Friday, June 28, 2013

Book Review - My Ideal Bookshelf, Thessaly La Force & Jane Mount



My Ideal Bookshelf


Thessaly La Force (Ed), Jane Mount (Ill)


Category: Nonfiction: Books & Reading; Art

Synopsis: Dozens of writers, artists, chefs, and inventors share what is on their “ideal bookshelf,” each of which is represented with a painting.

Date finished: 6 June 2013

Rating: ***½

Comments:
This is a brilliant idea. I love the idea. I couldn’t believe no one had thought of this before. Readers love nothing more than to poke through someone else’s bookcase. A single bookshelf says more about a person than most anything they actually say to you. The idea is so smart on so many levels.

And yet, the book didn’t work for me.

Here’s the deal: I’m only interested in what people I know are reading. Of the 106 writers, artists, chefs, etc. represented here, I was only familiar with 15 of them. And I was not intimately familiar with any of them. It became a joke with me. I’d turn the page, see another name I didn’t know, look them up in the back for a brief bio (and I mean brief) and invariably it would say, “short story writer.” This had to be 90% short story writers—or founding members of Sonic Youth. The editor showed her bias in such an obvious and naive way, that it narrowed her audience hugely. Now, maybe she didn’t care. Maybe she’s an Artist-with-a-capital-A, so names don’t matter to her as much as passion, but she did want to sell books, didn’t she? Right?

Now, had this book been proposed by a bigger name in publishing, and a name more connected with writers rather than “app designers” (good heavens is that going to date this book in a few years), you could have seen Stephen King and Maya Angelou and Gwyneth Paltrow (I don’t know why I threw her name out there, she just seems like the bookish type). This could have been a fabulous book. With the people used—God bless them—it was pretty ho-hum. When will folks realize we don’t all live on the East Coast, that we’re not all obsessed with pop culture, and that we don’t all have an i-device sprouting out of our fingers or ears?

I enjoyed the paintings and appreciated that most of the work there was in learning to do the lettering for the various spines. That fascinated me. The accompanying text was too short, though. The blurbs read like the editor, La Force, had asked for a few pages of text, and then she ruthlessly cut and jimmied things until it fit in the space allotted. It’s what editors do, but she was careless about it. Everybody’s text sounded exactly the same, because she edited the voice out. The text was soulless and limp. And since they were only allowed a certain amount of space, only a couple of the books on each shelf were ever discussed. Excuse me, but wasn’t that sort of the point of the whole exercise?

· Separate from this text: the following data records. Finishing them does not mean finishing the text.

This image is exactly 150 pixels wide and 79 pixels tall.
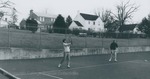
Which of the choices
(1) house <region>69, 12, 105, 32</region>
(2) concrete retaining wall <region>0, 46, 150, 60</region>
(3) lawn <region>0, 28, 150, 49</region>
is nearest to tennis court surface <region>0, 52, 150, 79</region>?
(2) concrete retaining wall <region>0, 46, 150, 60</region>

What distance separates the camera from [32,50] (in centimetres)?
1969

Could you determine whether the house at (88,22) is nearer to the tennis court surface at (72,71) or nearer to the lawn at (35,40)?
the lawn at (35,40)

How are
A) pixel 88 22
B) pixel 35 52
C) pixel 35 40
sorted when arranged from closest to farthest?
1. pixel 35 52
2. pixel 35 40
3. pixel 88 22

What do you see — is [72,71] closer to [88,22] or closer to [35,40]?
[35,40]

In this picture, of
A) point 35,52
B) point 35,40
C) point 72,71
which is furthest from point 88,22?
point 72,71

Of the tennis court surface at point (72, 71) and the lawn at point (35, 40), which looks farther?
the lawn at point (35, 40)

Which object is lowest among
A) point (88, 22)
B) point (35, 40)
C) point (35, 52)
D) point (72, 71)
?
point (72, 71)

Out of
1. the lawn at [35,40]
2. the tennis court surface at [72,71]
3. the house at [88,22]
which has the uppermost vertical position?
the house at [88,22]

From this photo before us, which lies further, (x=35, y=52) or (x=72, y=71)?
(x=35, y=52)

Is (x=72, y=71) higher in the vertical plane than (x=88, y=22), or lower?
lower

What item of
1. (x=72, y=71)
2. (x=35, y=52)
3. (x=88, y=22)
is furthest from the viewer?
(x=88, y=22)

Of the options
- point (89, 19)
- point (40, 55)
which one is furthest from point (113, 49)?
point (89, 19)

It was interesting to see what showed up on shelves over and over: The Elements of Style, Moby-Dick, Lolita, Jesus’ Son, The House Book, Bird by Bird, Infinite Jest, as well as work by Updike, Didion, O’Connor, Wharton, Carver, and Lorrie Moore. James Patterson’s story about watching a woman shoplift his book (page 142) is almost worth the price of admission. I wrote down a few quotes that I enjoyed, but I found it almost tragic how many writers wrote about their desire to imitate other writers.

This book should have been done by Oprah! That would have been…wow, I can’t even finish that sentence without having to sit down for a minute. Not that I’m an Oprah-ite, just that her pull would have made this book legendary. She could have brought in well-known writers and big time celebrities. The folks represented would have appealed to more readers, and the audience would have been expanded exponentially. (There are less than 30 reviews for this book on Amazon.) As it is, it’s sort of a snapshot in time that feels plastic and throw-away. It makes me sad that such a great idea failed so spectacularly.

Would you recommend this to a friend?
Maybe, but mostly just to get their take.